** Start Source excerpt **

# Difference Target Propagation
---
In this notebook, we will use an interesting neural network that learns via **target propagation** to classify images from the CIFAR-10 database. Note that we provide a number of instructions (including code and descriptions) for the ease of your learning. Be free to change the provided code if you want but in this case you should explain your motivation in the submitted report.


Our aim is to reproduce the results of the paper entitled "Difference Target Propagation" （ https://arxiv.org/abs/1412.7525 ） on the CIFAR-10 database. Before completing this work, you are required to carefully read the paper and understand its basic idea about the proposed learning strategy. 


![](model.png)

Figure 1. The Schematic overview of the target propagation


### Test for CUDA

Since these are larger (32x32x3) images, it may prove useful to speed up your training time by using a GPU. CUDA is a parallel computing platform and CUDA Tensors are the same as typical Tensors, only they utilize GPU's for computation.

In [1]:
import torch
import numpy as np

# check if CUDA is available
train_on_gpu = torch.cuda.is_available()

** End Source excerpt **
** Start Data section **

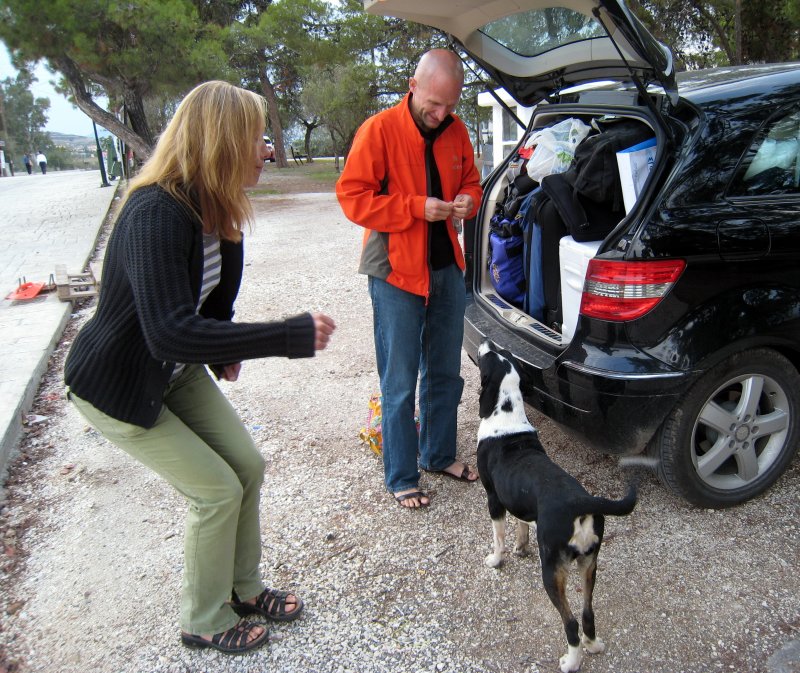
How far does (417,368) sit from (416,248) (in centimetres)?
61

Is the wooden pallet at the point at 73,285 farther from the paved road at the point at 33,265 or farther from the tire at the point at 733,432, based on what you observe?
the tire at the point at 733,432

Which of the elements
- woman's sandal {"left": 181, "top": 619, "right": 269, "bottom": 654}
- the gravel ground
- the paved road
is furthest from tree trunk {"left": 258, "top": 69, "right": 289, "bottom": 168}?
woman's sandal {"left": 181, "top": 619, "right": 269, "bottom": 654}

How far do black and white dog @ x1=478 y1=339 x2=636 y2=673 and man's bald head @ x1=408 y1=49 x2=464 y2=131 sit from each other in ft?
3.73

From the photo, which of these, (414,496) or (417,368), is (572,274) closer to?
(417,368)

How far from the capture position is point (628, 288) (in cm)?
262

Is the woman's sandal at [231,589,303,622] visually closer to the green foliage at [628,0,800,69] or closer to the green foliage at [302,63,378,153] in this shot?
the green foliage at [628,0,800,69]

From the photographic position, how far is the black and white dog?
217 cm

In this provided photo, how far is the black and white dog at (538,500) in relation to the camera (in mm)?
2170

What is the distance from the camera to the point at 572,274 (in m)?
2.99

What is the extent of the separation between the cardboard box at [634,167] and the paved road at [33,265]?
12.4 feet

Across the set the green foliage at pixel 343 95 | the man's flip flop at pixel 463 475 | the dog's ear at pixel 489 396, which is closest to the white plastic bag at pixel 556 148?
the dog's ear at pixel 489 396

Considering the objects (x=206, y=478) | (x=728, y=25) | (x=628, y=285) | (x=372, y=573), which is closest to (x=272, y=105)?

** End Data section **

• **Directive 1**
From the target propagation notebook, quote the passage starting at "Since these are" and ending at "train_on_gpu = torch.cuda.is_available()".
• **Directive 2**
In the target propagation notebook, what size are the images said to be?

• **Answer 1**
Since these are larger (32x32x3) images, it may prove useful to speed up your training time by using a GPU. CUDA is a parallel computing platform and CUDA Tensors are the same as typical Tensors, only they utilize GPU's for computation.

In [1]:
import torch
import numpy as np

# check if CUDA is available
train_on_gpu = torch.cuda.is_available()

• **Answer 2**
32x32x3